Lay out all of the data below as a Markdown table with the columns "Row" and "Text", giving each nonblank line its own numbered row. Leave out the pictures and the blank lines.

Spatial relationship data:
########################################

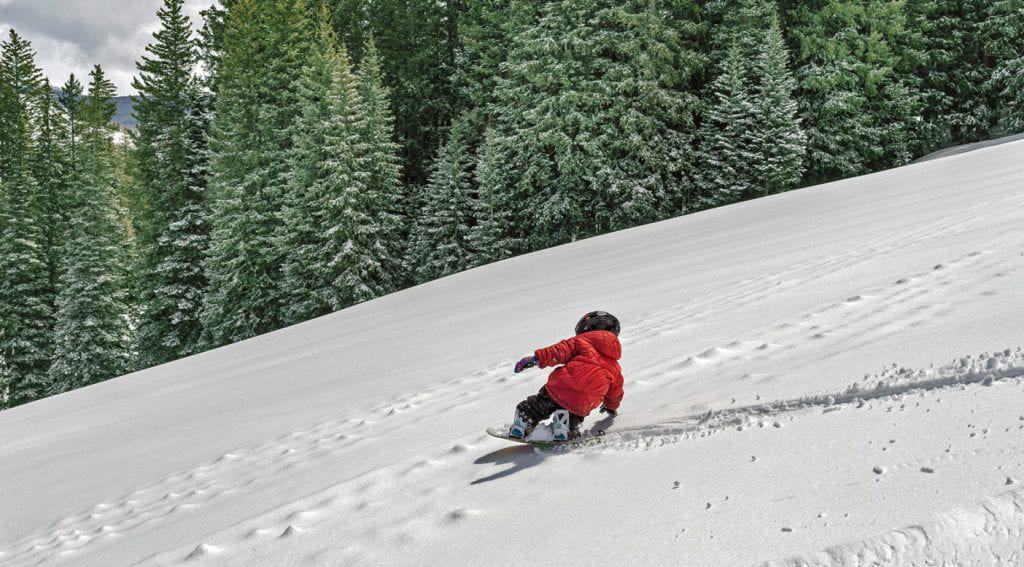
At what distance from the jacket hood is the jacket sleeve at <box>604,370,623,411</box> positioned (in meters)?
0.14

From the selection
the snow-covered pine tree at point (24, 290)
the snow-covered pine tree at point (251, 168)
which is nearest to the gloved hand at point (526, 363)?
the snow-covered pine tree at point (251, 168)

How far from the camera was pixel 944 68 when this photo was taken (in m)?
31.9

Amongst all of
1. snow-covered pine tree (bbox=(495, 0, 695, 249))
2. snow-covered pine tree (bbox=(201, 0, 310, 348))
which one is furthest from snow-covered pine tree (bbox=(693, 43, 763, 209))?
snow-covered pine tree (bbox=(201, 0, 310, 348))

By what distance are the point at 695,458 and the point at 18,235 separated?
3991 cm

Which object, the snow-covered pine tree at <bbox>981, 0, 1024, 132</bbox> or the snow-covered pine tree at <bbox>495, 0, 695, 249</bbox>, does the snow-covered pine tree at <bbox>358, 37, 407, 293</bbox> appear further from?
the snow-covered pine tree at <bbox>981, 0, 1024, 132</bbox>

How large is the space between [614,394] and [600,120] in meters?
23.8

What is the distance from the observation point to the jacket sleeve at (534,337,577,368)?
3580 millimetres

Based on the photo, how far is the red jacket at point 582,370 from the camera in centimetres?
364

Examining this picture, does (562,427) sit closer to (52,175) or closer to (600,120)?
(600,120)

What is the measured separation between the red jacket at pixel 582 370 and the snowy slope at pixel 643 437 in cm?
26

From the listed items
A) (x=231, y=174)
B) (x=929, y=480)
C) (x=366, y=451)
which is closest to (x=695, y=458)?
(x=929, y=480)

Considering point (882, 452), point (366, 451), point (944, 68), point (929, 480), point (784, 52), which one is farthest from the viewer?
point (944, 68)

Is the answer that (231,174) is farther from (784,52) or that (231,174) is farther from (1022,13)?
(1022,13)

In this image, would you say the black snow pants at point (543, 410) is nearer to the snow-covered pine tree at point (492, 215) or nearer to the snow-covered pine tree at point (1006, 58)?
the snow-covered pine tree at point (492, 215)
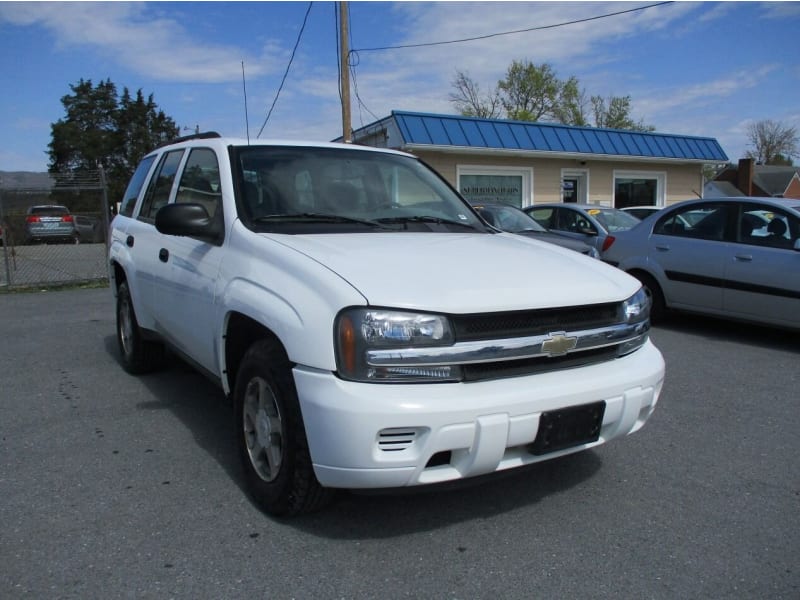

########################################

# EXERCISE RESULT:
| Row | Text |
|---|---|
| 1 | At what distance from the jacket hood is the jacket sleeve at <box>604,370,623,411</box> positioned (in meters)? |
| 2 | 0.14 |
| 3 | From the selection |
| 4 | the snow-covered pine tree at point (24, 290) |
| 5 | the snow-covered pine tree at point (251, 168) |
| 6 | which is nearest to the gloved hand at point (526, 363)? |
| 7 | the snow-covered pine tree at point (251, 168) |
| 8 | How far from the camera was pixel 944 68 when this photo was taken (in m)? |
| 9 | 31.9 |
| 10 | Amongst all of |
| 11 | 1. snow-covered pine tree (bbox=(495, 0, 695, 249)) |
| 12 | 2. snow-covered pine tree (bbox=(201, 0, 310, 348)) |
| 13 | which one is furthest from snow-covered pine tree (bbox=(693, 43, 763, 209))? |
| 14 | snow-covered pine tree (bbox=(201, 0, 310, 348)) |
| 15 | By what distance are the point at 695,458 and the point at 18,235 separated? |
| 16 | 3991 cm |
| 17 | Which object, the snow-covered pine tree at <bbox>981, 0, 1024, 132</bbox> or the snow-covered pine tree at <bbox>495, 0, 695, 249</bbox>, does the snow-covered pine tree at <bbox>358, 37, 407, 293</bbox> appear further from? |
| 18 | the snow-covered pine tree at <bbox>981, 0, 1024, 132</bbox> |
| 19 | How large is the space between [614,394] and [600,120] in meters? |
| 20 | 23.8 |
| 21 | What is the distance from the observation point to the jacket sleeve at (534,337,577,368)? |
| 22 | 3580 millimetres |
| 23 | Based on the photo, how far is the red jacket at point 582,370 from the camera in centimetres? |
| 24 | 364 |
| 25 | Examining this picture, does (562,427) sit closer to (52,175) or closer to (600,120)? |
| 26 | (600,120) |
| 27 | What is the measured separation between the red jacket at pixel 582 370 and the snowy slope at pixel 643 437 in cm? |
| 28 | 26 |
| 29 | From the listed items |
| 30 | A) (x=231, y=174) |
| 31 | B) (x=929, y=480) |
| 32 | C) (x=366, y=451) |
| 33 | which is closest to (x=695, y=458)? |
| 34 | (x=929, y=480) |
| 35 | Considering point (882, 452), point (366, 451), point (944, 68), point (929, 480), point (784, 52), which one is farthest from the viewer? |
| 36 | point (944, 68) |
| 37 | Is the answer that (231,174) is farther from (784,52) or that (231,174) is farther from (1022,13)? |
| 38 | (1022,13) |
| 39 | In this image, would you say the black snow pants at point (543, 410) is nearer to the snow-covered pine tree at point (492, 215) or nearer to the snow-covered pine tree at point (1006, 58)? |
| 40 | the snow-covered pine tree at point (492, 215) |